Start of INPUT DATA

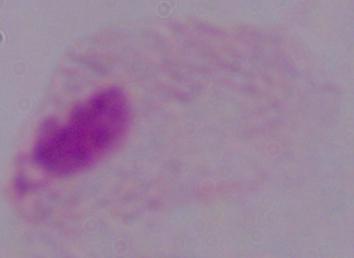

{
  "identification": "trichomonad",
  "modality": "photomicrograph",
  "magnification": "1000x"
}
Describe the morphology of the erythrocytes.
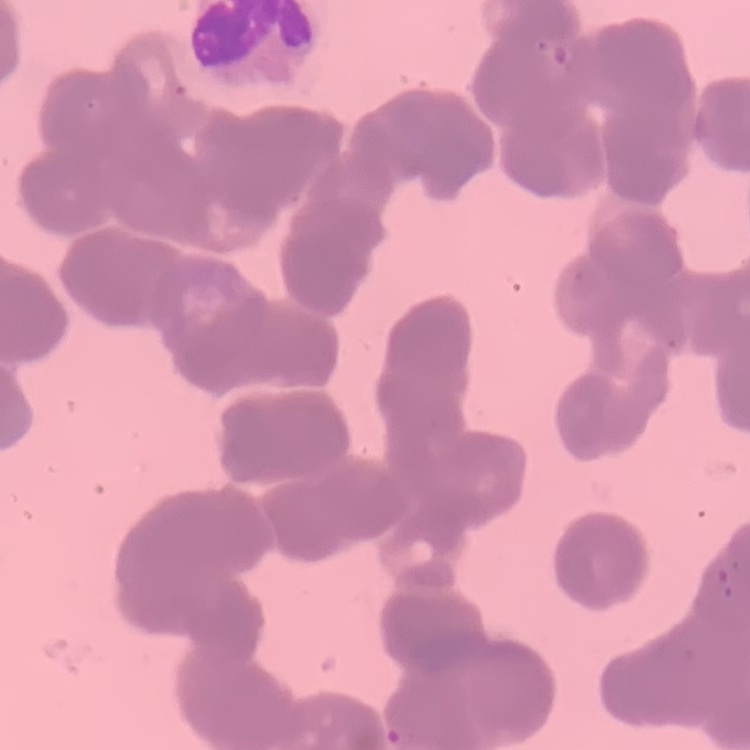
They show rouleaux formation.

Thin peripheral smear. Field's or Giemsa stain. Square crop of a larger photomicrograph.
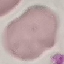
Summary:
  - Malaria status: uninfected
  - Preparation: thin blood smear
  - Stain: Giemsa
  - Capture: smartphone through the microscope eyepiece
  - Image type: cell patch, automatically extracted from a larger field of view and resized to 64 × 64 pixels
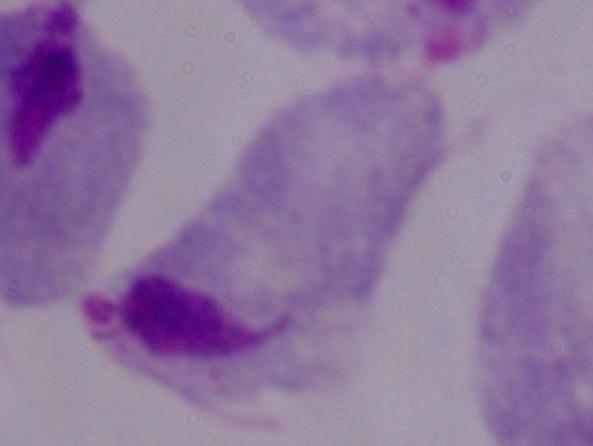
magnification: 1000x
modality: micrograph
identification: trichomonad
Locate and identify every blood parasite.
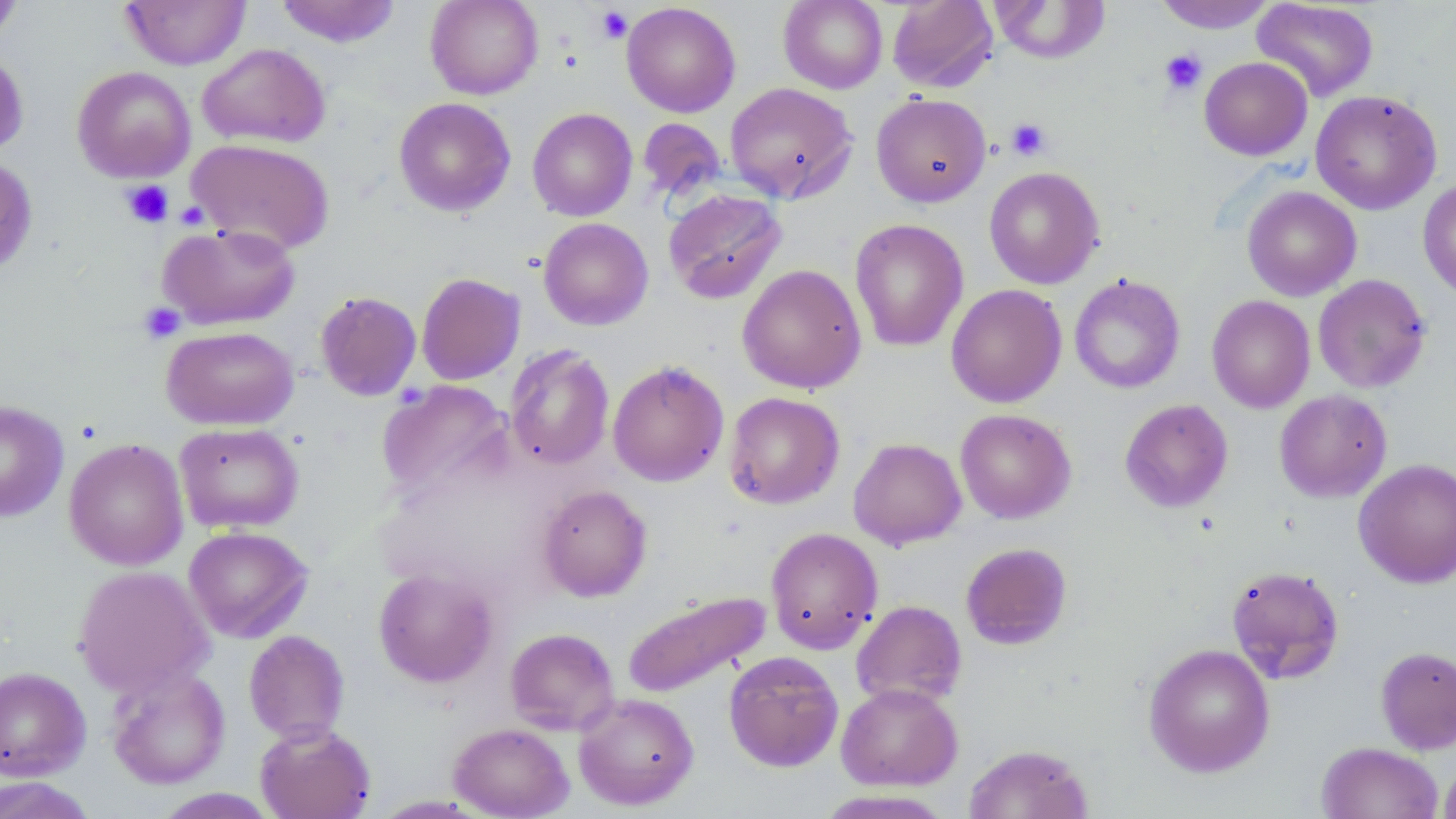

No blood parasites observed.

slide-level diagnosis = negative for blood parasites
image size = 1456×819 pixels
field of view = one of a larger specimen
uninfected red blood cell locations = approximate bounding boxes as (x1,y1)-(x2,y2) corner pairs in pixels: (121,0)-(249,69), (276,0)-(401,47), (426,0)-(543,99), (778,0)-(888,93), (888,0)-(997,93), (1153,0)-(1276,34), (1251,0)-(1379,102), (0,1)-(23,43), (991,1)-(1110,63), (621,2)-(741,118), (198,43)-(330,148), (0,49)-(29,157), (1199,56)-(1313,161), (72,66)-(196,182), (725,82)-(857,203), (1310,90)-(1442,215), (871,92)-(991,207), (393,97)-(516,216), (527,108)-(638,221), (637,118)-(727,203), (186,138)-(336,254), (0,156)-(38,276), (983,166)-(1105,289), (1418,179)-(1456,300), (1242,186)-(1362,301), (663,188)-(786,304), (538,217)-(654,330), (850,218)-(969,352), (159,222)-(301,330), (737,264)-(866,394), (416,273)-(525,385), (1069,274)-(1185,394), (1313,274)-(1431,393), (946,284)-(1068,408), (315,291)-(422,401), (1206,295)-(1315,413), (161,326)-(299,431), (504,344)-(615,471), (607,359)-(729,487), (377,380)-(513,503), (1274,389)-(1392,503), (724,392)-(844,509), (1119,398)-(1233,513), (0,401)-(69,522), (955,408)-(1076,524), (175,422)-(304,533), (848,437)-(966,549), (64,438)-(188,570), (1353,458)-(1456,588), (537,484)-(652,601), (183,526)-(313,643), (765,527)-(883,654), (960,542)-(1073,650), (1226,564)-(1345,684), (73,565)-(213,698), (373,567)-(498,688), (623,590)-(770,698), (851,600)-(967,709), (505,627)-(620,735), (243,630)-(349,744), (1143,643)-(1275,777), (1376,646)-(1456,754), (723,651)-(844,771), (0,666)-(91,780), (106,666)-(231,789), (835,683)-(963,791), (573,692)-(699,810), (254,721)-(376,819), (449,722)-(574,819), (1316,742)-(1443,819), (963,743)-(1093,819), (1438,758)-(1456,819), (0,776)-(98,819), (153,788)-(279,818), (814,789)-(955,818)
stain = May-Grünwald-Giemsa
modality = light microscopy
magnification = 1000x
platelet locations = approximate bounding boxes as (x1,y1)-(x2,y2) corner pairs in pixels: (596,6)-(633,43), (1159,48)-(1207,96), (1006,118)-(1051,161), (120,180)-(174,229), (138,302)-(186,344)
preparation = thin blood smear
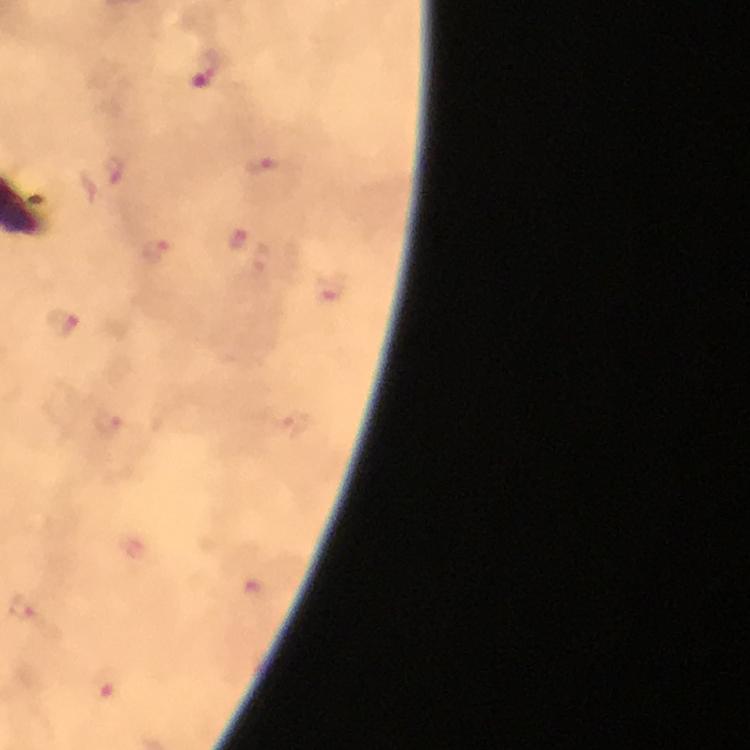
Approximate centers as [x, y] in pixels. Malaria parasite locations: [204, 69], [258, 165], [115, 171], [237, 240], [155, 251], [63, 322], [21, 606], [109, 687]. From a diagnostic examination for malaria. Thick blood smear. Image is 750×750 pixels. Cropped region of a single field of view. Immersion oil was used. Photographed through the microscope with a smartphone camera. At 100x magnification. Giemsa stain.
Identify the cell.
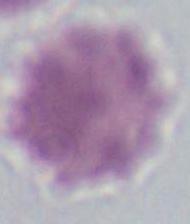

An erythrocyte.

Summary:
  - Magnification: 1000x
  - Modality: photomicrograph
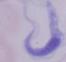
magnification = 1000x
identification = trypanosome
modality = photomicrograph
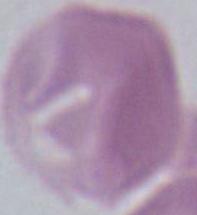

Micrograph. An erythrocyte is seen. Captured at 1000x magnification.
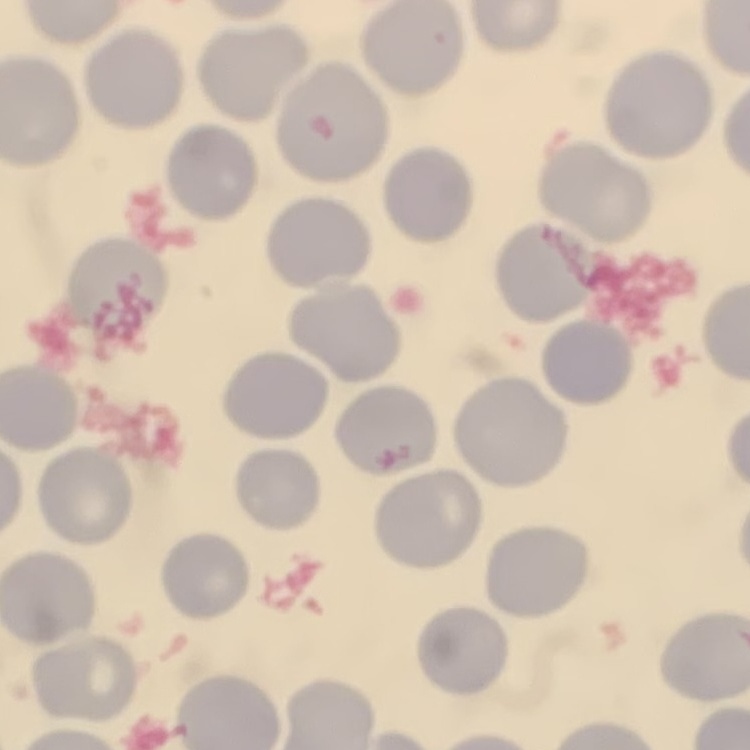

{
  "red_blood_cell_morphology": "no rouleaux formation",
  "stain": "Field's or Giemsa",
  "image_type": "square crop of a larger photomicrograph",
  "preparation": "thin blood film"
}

End of INPUT DATA

## WORK ORDER
Without the pictures, copy the entries from their first line through the line containing "field of view = one of a larger specimen", and only those lines.

## EXPECTED ANSWER
{
  "identification": "trichomonad",
  "modality": "photomicrograph",
  "magnification": "1000x"
}
Describe the morphology of the erythrocytes.
They show rouleaux formation.

Thin peripheral smear. Field's or Giemsa stain. Square crop of a larger photomicrograph.
Summary:
  - Malaria status: uninfected
  - Preparation: thin blood smear
  - Stain: Giemsa
  - Capture: smartphone through the microscope eyepiece
  - Image type: cell patch, automatically extracted from a larger field of view and resized to 64 × 64 pixels
magnification: 1000x
modality: micrograph
identification: trichomonad
Locate and identify every blood parasite.

No blood parasites observed.

slide-level diagnosis = negative for blood parasites
image size = 1456×819 pixels
field of view = one of a larger specimen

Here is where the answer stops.